* **ACTIVITY**
Every line below that holds "small" must be copied.

(SOURCE DATA begins)

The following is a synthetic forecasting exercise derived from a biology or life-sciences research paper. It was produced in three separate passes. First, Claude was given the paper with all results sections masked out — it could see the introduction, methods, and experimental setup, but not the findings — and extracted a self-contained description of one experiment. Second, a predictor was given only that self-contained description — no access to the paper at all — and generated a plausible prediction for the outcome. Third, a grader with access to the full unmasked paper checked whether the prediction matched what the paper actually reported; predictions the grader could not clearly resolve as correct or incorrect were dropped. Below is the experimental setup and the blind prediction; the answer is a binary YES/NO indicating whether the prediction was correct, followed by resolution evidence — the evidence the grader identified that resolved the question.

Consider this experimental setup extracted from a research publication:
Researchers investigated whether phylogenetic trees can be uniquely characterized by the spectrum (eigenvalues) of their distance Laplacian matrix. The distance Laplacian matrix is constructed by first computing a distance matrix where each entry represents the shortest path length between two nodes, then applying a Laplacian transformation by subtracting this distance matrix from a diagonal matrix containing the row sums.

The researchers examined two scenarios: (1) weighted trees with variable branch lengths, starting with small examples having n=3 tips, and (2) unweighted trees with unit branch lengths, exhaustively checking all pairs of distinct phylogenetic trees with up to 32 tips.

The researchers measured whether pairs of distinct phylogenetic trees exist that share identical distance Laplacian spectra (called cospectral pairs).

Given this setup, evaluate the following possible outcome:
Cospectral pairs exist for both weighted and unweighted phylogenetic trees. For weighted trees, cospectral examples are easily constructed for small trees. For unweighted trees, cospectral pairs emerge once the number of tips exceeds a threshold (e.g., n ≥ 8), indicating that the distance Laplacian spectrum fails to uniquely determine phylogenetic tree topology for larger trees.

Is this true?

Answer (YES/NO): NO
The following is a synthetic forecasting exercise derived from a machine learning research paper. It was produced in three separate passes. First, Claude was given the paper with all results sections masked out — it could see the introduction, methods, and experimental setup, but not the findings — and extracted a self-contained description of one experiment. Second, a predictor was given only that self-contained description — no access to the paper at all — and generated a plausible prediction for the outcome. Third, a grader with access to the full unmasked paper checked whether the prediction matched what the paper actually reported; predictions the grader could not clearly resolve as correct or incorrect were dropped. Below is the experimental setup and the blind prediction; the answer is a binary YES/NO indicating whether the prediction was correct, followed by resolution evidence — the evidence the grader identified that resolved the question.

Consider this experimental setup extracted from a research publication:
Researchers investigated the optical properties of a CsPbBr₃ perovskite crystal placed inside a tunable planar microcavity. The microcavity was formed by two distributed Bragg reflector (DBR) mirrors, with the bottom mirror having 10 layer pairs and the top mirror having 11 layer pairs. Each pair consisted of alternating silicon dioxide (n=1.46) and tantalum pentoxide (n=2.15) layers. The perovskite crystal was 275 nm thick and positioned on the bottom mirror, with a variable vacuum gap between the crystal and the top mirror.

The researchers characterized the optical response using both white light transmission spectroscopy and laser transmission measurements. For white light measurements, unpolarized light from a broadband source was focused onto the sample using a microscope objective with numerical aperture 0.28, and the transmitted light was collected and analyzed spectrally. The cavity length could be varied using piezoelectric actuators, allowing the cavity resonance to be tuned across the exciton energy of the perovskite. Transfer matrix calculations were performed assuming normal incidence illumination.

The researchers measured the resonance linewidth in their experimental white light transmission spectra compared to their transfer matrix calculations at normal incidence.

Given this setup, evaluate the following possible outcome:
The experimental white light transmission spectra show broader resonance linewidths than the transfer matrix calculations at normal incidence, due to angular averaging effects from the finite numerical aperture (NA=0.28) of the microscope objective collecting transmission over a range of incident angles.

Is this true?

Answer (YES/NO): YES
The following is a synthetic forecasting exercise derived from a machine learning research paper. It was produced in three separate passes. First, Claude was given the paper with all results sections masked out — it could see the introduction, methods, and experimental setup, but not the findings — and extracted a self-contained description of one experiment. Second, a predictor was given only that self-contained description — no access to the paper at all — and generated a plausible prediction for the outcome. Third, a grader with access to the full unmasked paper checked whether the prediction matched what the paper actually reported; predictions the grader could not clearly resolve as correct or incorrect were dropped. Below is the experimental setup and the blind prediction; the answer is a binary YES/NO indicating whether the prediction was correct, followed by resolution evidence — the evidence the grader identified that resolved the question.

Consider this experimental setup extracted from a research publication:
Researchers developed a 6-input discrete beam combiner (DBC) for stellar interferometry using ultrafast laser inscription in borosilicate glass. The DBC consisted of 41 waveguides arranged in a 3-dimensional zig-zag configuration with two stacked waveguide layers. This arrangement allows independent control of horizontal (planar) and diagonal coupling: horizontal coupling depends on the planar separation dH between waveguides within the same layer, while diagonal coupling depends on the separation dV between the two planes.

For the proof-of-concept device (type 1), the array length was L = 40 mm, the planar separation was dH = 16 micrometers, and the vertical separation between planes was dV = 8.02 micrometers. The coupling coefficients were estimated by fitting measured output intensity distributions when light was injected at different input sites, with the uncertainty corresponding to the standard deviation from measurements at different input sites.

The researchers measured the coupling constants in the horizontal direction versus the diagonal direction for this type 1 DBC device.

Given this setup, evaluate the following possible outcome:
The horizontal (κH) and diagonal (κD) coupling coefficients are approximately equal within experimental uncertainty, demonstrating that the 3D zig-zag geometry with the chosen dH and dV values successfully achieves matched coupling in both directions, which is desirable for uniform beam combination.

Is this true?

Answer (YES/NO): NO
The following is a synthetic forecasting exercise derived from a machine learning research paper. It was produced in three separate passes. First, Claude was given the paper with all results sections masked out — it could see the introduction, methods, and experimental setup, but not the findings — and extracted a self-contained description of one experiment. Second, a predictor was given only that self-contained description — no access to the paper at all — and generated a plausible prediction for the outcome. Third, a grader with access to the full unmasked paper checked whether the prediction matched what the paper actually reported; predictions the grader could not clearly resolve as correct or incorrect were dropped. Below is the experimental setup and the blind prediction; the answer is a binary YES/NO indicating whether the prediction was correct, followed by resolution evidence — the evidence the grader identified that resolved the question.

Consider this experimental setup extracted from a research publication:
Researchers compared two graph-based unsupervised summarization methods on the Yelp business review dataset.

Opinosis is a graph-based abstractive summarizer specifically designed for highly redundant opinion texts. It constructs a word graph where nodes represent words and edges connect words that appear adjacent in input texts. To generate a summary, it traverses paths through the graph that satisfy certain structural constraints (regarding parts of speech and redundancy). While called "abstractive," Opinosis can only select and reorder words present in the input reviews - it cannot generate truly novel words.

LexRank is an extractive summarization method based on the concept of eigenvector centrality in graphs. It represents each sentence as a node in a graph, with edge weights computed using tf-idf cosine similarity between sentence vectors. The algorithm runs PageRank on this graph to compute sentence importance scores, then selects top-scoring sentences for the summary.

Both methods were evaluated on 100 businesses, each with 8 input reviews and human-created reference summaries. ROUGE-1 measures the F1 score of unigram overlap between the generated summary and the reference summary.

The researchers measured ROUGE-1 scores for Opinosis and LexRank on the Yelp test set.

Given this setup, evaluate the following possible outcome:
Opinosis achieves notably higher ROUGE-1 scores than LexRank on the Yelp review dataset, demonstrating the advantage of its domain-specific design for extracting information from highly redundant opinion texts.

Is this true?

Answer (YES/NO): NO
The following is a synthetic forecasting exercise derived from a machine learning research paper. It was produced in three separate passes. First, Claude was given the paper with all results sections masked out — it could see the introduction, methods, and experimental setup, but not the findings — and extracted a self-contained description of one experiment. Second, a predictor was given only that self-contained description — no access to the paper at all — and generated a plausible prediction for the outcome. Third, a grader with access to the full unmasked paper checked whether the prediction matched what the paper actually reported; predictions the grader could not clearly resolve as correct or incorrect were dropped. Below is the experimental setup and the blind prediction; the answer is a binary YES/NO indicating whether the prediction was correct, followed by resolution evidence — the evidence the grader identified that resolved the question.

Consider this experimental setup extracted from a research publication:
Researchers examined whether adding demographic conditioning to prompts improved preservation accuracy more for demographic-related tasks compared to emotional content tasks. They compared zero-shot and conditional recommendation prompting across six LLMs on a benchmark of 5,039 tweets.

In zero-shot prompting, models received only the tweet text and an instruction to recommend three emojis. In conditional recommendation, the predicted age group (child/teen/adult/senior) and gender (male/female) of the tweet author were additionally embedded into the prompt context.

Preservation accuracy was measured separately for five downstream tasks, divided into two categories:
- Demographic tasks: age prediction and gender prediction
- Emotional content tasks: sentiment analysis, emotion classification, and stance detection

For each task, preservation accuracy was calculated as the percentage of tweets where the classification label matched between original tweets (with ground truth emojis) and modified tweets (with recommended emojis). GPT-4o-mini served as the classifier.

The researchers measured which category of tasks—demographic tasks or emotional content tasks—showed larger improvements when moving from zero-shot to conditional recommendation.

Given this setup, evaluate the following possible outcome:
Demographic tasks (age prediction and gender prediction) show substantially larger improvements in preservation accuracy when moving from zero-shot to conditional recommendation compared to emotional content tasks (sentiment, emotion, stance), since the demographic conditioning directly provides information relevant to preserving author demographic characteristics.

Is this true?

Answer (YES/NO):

(SOURCE DATA ends)

* **COMPLETED TASK**
The researchers examined two scenarios: (1) weighted trees with variable branch lengths, starting with small examples having n=3 tips, and (2) unweighted trees with unit branch lengths, exhaustively checking all pairs of distinct phylogenetic trees with up to 32 tips.
Cospectral pairs exist for both weighted and unweighted phylogenetic trees. For weighted trees, cospectral examples are easily constructed for small trees. For unweighted trees, cospectral pairs emerge once the number of tips exceeds a threshold (e.g., n ≥ 8), indicating that the distance Laplacian spectrum fails to uniquely determine phylogenetic tree topology for larger trees.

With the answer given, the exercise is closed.